While we're measuring the rms values, it's a good idea to also figure out the shape of the baseline*. On the stacking pages you can see some example, idealised spectra which are just Gaussian noise, but even there, the typical level of the noise pixels isn't as close to zero as we might expect. These wiggles and ripples can be substantial, in the worse cases even being small enough to mimic real sources, but more often just raising large parts of the data above and below the overall average. As with the rms variation, this makes it difficult to spot sources if we always display it using the same colour transfer function.


* Not to be confused with the interferometric baselines, which refer only to the distances between antennas. "Spectral bandpass" is a more accurate term, but I'm mainly a single-dish astronomer and I'm gonna stick with the familiar.


Extreme worst-case scenario where the data has been heavily affected by interference. Left : fitting but not subtracting the baseline as a 2nd-order polynomial. Right : same data but after subtracting the polynomial.


We can fit a polynomial function to the baseline using regression techniques, and then subtract this model to make things nice and flat. As long as the model is on much larger scales than the sources, this is fine. For AGES we generally start with a 1st or 2nd-order polynomial (y=x^2) fitted to the whole 20,000 km/s of baseline (real sources have widths of 600 km/s at the absolute extreme). Then we split our cubes into chunks each of ~5,000 km/s spectral width just to make them easier to handle, and fit another 1st or 2nd-order polynomial to make them even cleaner. We seldom if ever use higher-order polynomials, they're just not needed and I don't trust 'em.


We can see the effects of this if we compare stacked versions of the cubes, before and after this fitting. That is, we make a map of the sum of all the pixel values along the line of sight. Here's the before and after results :



A spectacular difference ! But in one respect it doesn't help the sensitivity nearly as much as you might think : the second image has an rms only about 30% lower than the first. What's going on ?


Two things. First, this stacked image exaggerates the importance of this process. If we look at individual slices of the data, the artifacts we saw in the first image aren't nearly so prominent. When we're working with stacked or smoothed data to look for especially faint sources, this does matter, a lot, but for ordinary searching it's not actually that important.


Second, more interestingly, rms does not depend on order. If you were to take a list of Gaussian noise values and order them from highest to lowest, you'd see a very clear structure in the data, but the rms would be identical to the case of if they were randomly distributed. This means that rms gives you no indication of the presence of coherent structures. The baseline fitting is very good at removing coherent structures, but not so much for improving the actual noise level. More details are on my blog and, of course, brilliantly illustrated on the Datasaurus project website. 


The really important point is that rms is not the whole story when it comes to sensitivity. It matters a great deal, but that's not all there is to it. Fitting baselines and recasting in S/N does improve our sensitivity, just not in a way that can be expressed by rms values !



Spatial bandpass

The spectral bandpass is important, but our data is after all three dimensional, so we shouldn't ignore the spatial bandpass either. AGES is a drift-scan survey, letting the sky pass overhead with the telescope pointed at a fixed altitude and azimuth. This means each scan is a swathe of Right Ascension at a fixed Declination angle. By default, our data reduction measures the median of the scan in Right Ascension and subtracts it.

* **Assignment A**: Reproduce the passage on baseline fitting starting with "Second, more interestingly, rms" and going on through "rms values !".
* **Assignment B**: List every velocity value stated in km/s in the passage on baseline fitting.

* **Recorded information**:
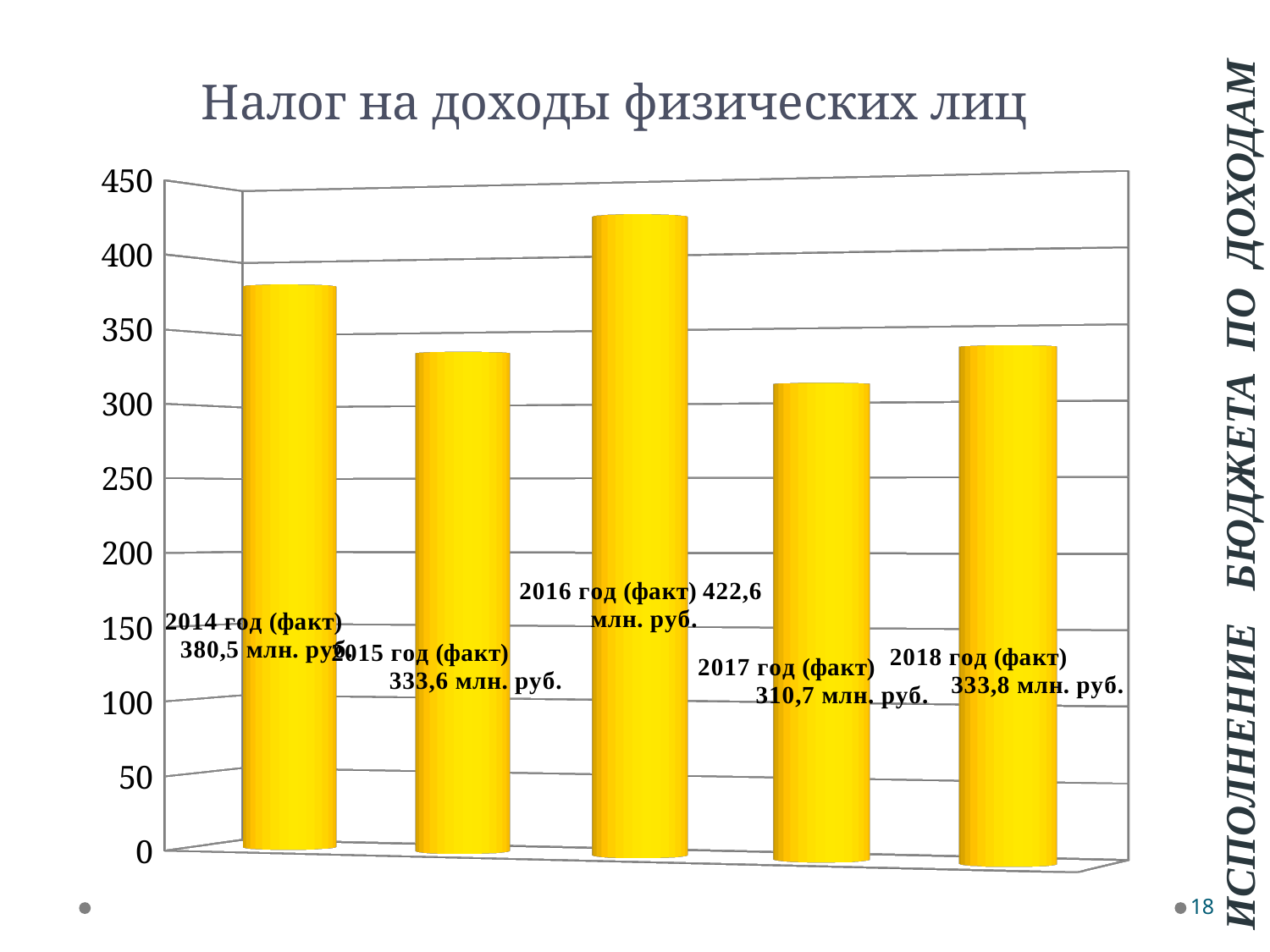
What is the value for 2017 год (факт)? 310,7 млн. руб. What kind of chart is shown on the slide? bar chart How many bars are shown in the chart? 5 What is the difference between the values for 2014 год (факт) and 2015 год (факт)? 46,9 млн. руб. What is the title of the chart? Налог на доходы физических лиц What is the value for 2014 год (факт)? 380,5 млн. руб. Is the value for 2016 год (факт) greater or less than 400? greater What is the difference between the values for 2016 год (факт) and 2017 год (факт)? 111,9 млн. руб. Which year has the lowest value? 2017 год (факт) Which year has the highest value? 2016 год (факт) What is the value for 2018 год (факт)? 333,8 млн. руб. Which is larger, the value for 2014 год (факт) or 2018 год (факт)? 2014 год (факт)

* **Solution A**:
Second, more interestingly, rms does not depend on order. If you were to take a list of Gaussian noise values and order them from highest to lowest, you'd see a very clear structure in the data, but the rms would be identical to the case of if they were randomly distributed. This means that rms gives you no indication of the presence of coherent structures. The baseline fitting is very good at removing coherent structures, but not so much for improving the actual noise level. More details are on my blog and, of course, brilliantly illustrated on the Datasaurus project website. 


The really important point is that rms is not the whole story when it comes to sensitivity. It matters a great deal, but that's not all there is to it. Fitting baselines and recasting in S/N does improve our sensitivity, just not in a way that can be expressed by rms values !

* **Solution B**:
- 20,000 km/s
- 600 km/s
- ~5,000 km/s